Aufgabe >>
Kannst du den Absatz der ausgewählten Textstelle, der mit „Oh, überhaupt keine Ironie“ beginnt, als kurze Stichpunktliste mit seinen wichtigsten Aussagen wiedergeben?

Ausgewählte Textstelle >>
────────────────────────────────────────
Mein persönlicher Mangel an Spiritualität ist meine Bestrafung, denke ich. Fühlt sich an wie eine leere Flasche, die sich fortwährend quält. Wir sind doch alle verlorene Kretins ohne Moral, Anstand und Struktur. Mich beeindruckt Spiritualität immer, aber ich habe keine 'Praxis' darin, außer vielleicht, dass ich SUN RA höre. Um ganz ehrlich zu sein: das Konzept von "Influence Errantes" stammt von LASZLO und SOFIA von TREUE UM TREUE. Als ich ihnen die Geisterstücke schickte, die irgendwie mit toten Leuten zu tun hatten, schlugen Sie Titel, Text und Artwork der Veröffentlichung vor. Wahrscheinlich können sie sehr viel mehr über Spiritualität sagen als ich ...



Dein aktuelles Album heißt "Paradies" – wie viel Ironie schwingt da mit?

Oh, überhaupt keine Ironie. Es geht um das natürliche Bestreben, glücklich zu sein, wie immer. Und Berlin, zu dieser Zeit, schien für mich ein Paradies zu sein. Einer der Songs auf dem Album hat einen direkten Bezug zu dem wunderbaren Film "Lost Horizon" von FRANK CAPRA, wo es um Shangri-La geht (Anmerkung der Red.: einen fiktiven paradiesischen Ort). Ich frage mich, was für eine Art von Musik man dort machen könnte. Wahrscheinlich würde das gar nicht nach Musik klingen. Auf jeden Fall hoffe ich, dass das Paradies existiert, irgendwo, eine Insel voller Bananen und Calypso-Bands. Oder ein Keller mit großer Anlage und einem Acid House-DJ. Auf jeden Fall sollte das Paradies ein genaues Gegenteil von Marseille sein.
────────────────────────────────────────
Bereitgestellte Datensätze >>
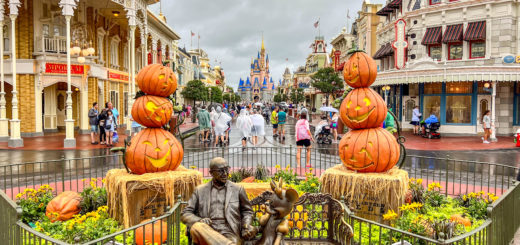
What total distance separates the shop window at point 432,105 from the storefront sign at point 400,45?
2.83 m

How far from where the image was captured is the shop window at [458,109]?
────────────────────────────────────────
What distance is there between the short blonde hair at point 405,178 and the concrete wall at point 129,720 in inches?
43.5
────────────────────────────────────────
Ergebnis >>
- Der Albumtitel „Paradies“ ist ohne jede Ironie gemeint und handelt vom natürlichen Streben nach Glück.
- Berlin schien damals ein Paradies zu sein.
- Ein Song bezieht sich direkt auf Frank Capras Film „Lost Horizon“ über Shangri-La. Welche Musik man dort machen könnte, bleibt offen, vielleicht klänge sie gar nicht nach Musik.
- Es besteht die Hoffnung, dass das Paradies irgendwo existiert, etwa als Insel voller Bananen und Calypso-Bands oder als Keller mit großer Anlage und Acid-House-DJ.
- Das Paradies sollte das genaue Gegenteil von Marseille sein.